Starbucks has closed half of its outlets in China to protect its staff and support government efforts to contain the coronavirus.
The coffee shop chain warned that the rapidly expanding infection is likely to affect its financial performance.
Starbucks has almost 4,300 outlets in China, making it the company's largest market outside the US.
The number of deaths from the virus has risen to more than 130 and almost 6,000 confirmed infections.
Starbucks chief executive Kevin Johnson said the firm was "navigating a very dynamic situation".
The firm told Wall Street analysts that it had been planning to upgrade its annual profit forecasts after a better-than-expected first quarter performance but decided against changing its projections due to the virus.
Starbucks opened its first Chinese store in Beijing in January 1999. Chinese sales account for about 10% of Starbucks' global revenue, making the country its most important global growth engine.
The move highlights the major challenges facing global corporations from the spread of the deadly virus.
Apple boss Tim Cook has said his company is "closely monitoring" the coronavirus outbreak, which has clouded its forecast for the upcoming quarter.

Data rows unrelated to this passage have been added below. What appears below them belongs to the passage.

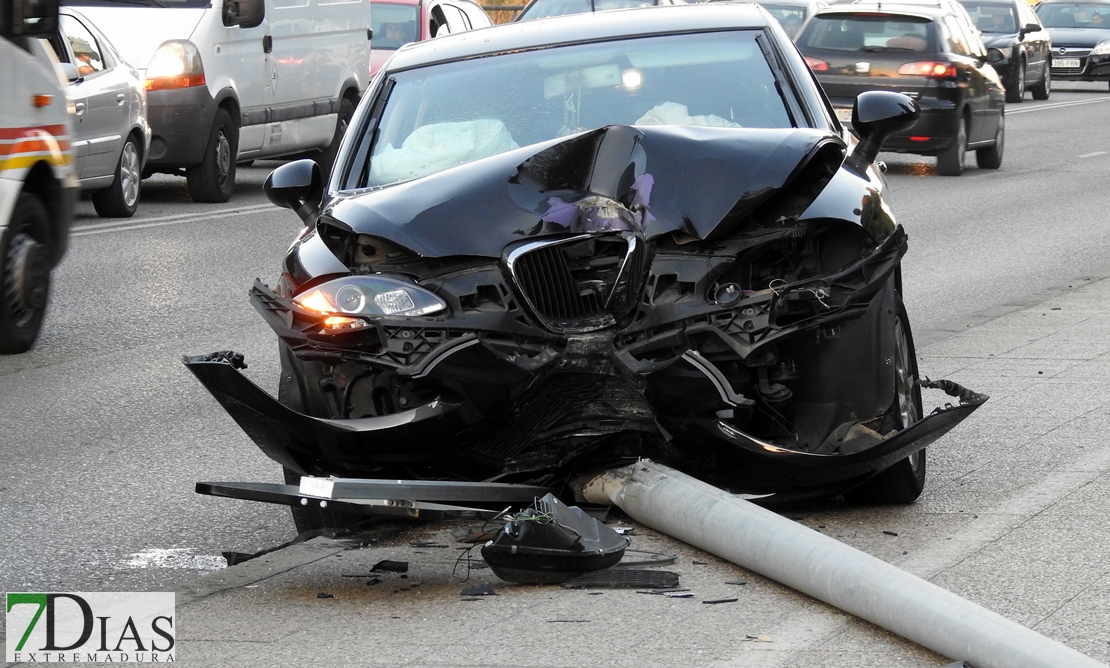 Grave accidente en circunvalación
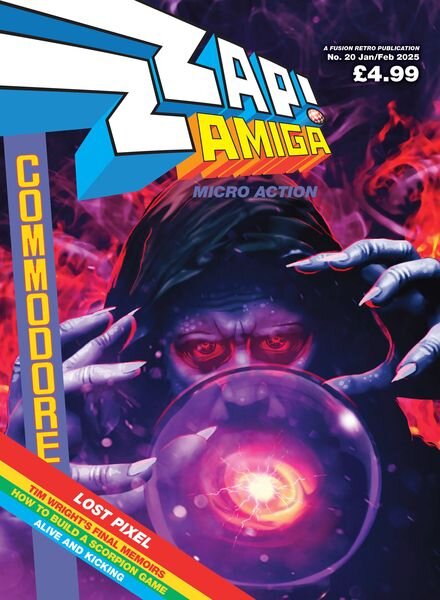 ZZAP! AMIGA – January-February 2025 Cover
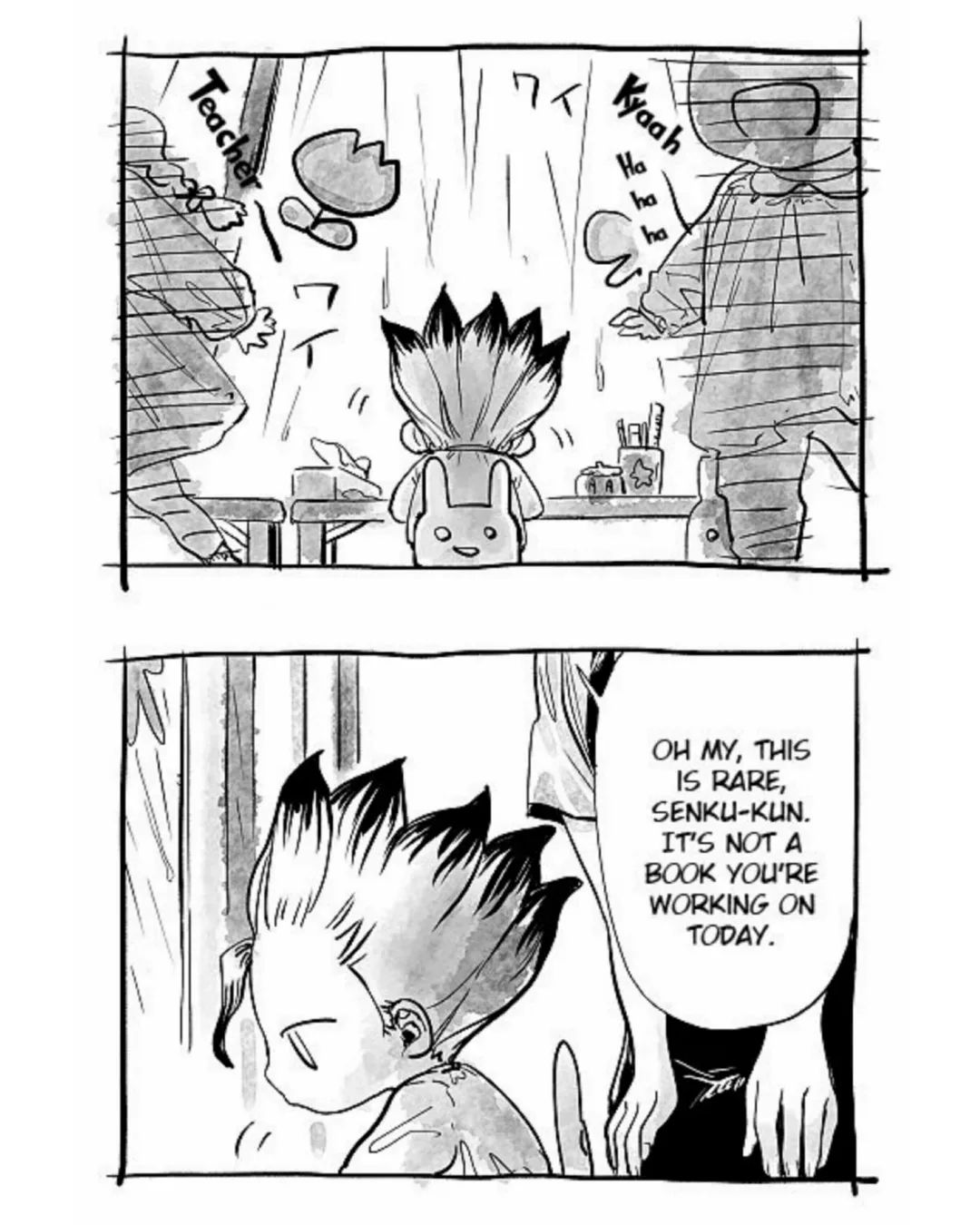 [Daiki]Thanks, Dr. STONE(Dr. Stone) Page 5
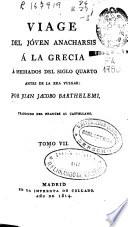 Viage del jóven Anacharsis á la Grecia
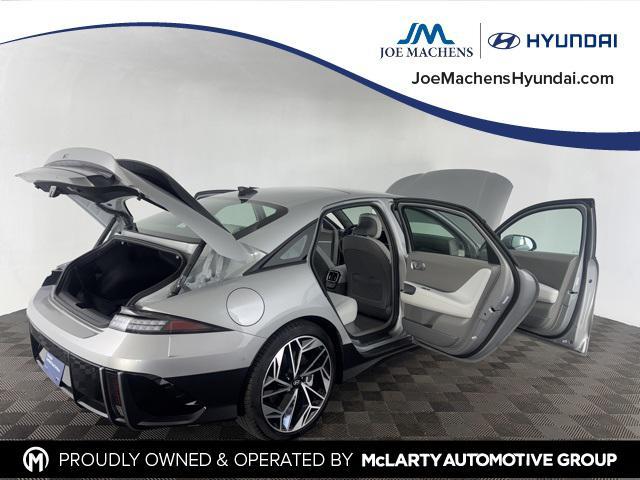 used 2024 Hyundai IONIQ 6 car, priced at $34,500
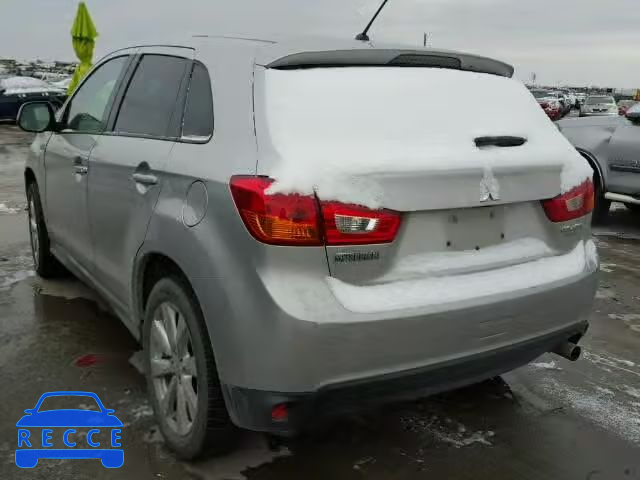 2013 MITSUBISHI OUTLANDER 4A4AP3AU9DE015987 image 2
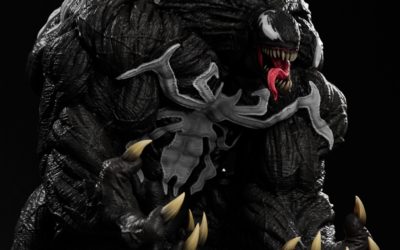 Deodato Venom 1/4 Scale Custom Statue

The technology giant has limited travel and reduced store hours in China, while its suppliers' factories remain closed longer than expected.
Earlier this week Facebook became the first big US firm to tell staff to avoid travelling to China.
The social media giant said it was acting "out of an abundance of caution" to protect its employees.
Other global companies have introduced travel restrictions and car makers are taking staff out of the country.
Toyota said on Wednesday that its production plants in China will stay closed until 9 February, in response to the coronavirus. The Japanese car maker said the closures were in line with transport lockdowns imposed by Chinese authorities and as the company assesses its supply chain.
Toyota has plants in the northern city of Tianjin and the southern province of Guangdong.
Hundreds of foreign nationals have been evacuated from the central Chinese city of Wuhan, the epicentre of the outbreak.
Flights have left the city with Japanese and US citizens while the European Commission said it would help repatriate European nationals after a request from France.
At the same time companies in China have advised staff to work from home in an attempt to slow the spread of the deadly virus.
Businesses are also offering workers longer holidays, as well as telling employees returning from the most affected areas to stay away from work.